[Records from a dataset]

-.-.-

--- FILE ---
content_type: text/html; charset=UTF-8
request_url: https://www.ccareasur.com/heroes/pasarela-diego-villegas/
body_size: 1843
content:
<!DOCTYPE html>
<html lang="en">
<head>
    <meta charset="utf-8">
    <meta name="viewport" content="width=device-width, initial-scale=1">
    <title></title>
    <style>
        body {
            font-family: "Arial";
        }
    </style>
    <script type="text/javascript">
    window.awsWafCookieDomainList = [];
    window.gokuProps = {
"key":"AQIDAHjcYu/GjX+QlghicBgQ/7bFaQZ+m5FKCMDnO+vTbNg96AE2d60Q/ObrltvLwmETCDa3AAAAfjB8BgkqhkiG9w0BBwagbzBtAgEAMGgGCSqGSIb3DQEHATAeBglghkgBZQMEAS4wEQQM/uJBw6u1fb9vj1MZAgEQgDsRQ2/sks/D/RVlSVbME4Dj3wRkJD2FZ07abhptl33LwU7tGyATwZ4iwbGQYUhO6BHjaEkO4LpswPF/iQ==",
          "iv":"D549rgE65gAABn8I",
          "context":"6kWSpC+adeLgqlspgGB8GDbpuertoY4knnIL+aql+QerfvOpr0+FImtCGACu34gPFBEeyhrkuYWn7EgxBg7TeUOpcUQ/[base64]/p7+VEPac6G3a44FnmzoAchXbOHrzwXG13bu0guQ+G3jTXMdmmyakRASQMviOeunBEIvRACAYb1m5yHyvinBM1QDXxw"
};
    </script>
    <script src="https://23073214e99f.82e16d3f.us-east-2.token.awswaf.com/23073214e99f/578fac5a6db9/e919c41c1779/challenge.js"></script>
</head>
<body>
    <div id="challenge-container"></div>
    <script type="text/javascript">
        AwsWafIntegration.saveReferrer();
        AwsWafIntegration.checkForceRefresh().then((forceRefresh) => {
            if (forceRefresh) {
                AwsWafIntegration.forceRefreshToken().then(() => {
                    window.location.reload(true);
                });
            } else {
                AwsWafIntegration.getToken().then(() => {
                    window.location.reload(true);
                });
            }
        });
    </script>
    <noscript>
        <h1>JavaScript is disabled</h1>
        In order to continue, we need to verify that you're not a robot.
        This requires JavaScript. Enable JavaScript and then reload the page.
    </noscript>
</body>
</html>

-.-.-

### Exercise objective
Search the entries for the string "charset" and return each line where it turns up.

### Solution to this task
content_type: text/html; charset=UTF-8
    <meta charset="utf-8">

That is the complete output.